Exactly. Which is why most of them are owned by companies (almost 1/3 by a
single one: Marblegate Asset Management), not by plucky immigrants pulling
themselves by their bootstraps. Those are the ones renting the medallions and
not saving anything close to $1M even in 20 years. The average income of a NYC
taxi driver in '93 (so long before Uber and such changed the market) was
$19k/year!

Sure, in some markets the city occasionally issued some medallions for lower
prices, but how is a lottery earning something through gumption? It's
literally blind luck!

> 20 or 30 years driving 70+ hours a week? And they're an immigrant just
> trying to live the American dream?

How can we be criticizing Uber for exploiting their workers, while promoting
working 70+ hours a week? How is that not exploitative?

------
m4r35n357
Piece work bad.

------
jawns
Uber is arguing that there are two tiers of workers, with disparate levels of
labor protections, and that there should be a third tier in the middle.

Let's say that employees are protected at Tier 1 and independent contractors
are protected at Tier 3. Uber proposed a new category of worker with
protections at Tier 2, and it claims its workers fit in that category.

I'm fine with the idea of a Tier 2, but I don't think Uber's workers fit in
this category.

Uber claims that there are several things that set its workers apart from
employees, but the chief things are the ability to set their own schedules and
the ability to work for competing companies.

As to the scheduling, there are lots of employees out there who get to
set/request their own schedules; it's just that with ride-sharing gigs, it
happens at a more granular level. But while they are on the clock, they have
very little control over how they get the job done, which is a key
differentiator between employees and ICs.

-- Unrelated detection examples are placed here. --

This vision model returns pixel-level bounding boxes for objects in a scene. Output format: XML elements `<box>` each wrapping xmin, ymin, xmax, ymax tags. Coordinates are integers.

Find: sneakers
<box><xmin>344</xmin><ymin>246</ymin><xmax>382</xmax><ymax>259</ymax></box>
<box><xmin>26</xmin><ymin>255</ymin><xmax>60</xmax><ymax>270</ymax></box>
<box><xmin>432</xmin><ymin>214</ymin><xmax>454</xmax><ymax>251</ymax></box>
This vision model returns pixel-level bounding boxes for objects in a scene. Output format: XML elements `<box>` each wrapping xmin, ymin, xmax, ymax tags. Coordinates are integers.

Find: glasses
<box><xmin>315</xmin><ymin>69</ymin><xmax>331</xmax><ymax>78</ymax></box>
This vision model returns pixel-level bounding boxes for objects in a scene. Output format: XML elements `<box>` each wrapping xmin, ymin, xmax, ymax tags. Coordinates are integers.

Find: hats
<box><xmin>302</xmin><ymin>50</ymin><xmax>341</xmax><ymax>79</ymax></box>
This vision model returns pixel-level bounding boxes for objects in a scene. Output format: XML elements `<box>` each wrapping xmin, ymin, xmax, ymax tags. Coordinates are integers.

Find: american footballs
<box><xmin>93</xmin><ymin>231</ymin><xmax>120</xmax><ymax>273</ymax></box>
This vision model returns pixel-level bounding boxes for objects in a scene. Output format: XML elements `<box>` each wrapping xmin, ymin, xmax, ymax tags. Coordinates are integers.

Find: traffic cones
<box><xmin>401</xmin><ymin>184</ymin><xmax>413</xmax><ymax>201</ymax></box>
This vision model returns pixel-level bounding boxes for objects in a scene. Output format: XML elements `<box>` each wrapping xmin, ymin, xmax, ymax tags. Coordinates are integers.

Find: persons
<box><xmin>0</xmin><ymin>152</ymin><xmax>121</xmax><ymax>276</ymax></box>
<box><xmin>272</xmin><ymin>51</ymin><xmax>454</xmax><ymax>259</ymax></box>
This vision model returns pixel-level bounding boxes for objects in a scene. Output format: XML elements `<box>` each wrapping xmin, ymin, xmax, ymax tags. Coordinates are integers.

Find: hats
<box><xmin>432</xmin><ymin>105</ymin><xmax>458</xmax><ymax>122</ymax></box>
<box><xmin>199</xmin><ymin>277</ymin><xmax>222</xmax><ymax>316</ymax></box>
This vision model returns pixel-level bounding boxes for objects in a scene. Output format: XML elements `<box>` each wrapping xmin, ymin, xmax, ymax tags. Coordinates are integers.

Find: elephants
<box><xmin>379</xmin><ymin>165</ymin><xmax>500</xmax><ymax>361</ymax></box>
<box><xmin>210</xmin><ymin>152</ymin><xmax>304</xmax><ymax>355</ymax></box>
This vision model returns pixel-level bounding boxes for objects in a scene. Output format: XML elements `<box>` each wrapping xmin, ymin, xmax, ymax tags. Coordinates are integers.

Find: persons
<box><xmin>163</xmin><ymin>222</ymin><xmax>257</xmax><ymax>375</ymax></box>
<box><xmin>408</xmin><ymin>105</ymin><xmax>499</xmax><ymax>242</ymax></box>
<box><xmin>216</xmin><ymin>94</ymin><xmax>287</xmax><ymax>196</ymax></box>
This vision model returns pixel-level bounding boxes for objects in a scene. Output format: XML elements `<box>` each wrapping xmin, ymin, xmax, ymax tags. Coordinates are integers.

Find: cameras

As to working for competing companies, there are lots of employees out there
who work more than one job; it's just that with ride-sharing gigs, it happens
at a more granular level. But it's not as if any driver is working for Uber
and Lyft _simultaneously_. They don't get paid by both platforms for the same
fare. They can be on-call with both platforms at once, but they're only ever
getting paid for one at a time. They're just going from one part-time job to
another in more rapid intervals than in traditional part-time jobs.

In both cases, the distinction seems more like one of degree than of kind.

What I'd like to see is the creation of a Tier 2, and then phasing out Tier 3,
so that independent contractors get Tier 2 labor protections. But Uber/Lyft's
workers should be Tier 1 from the start, because they're employees.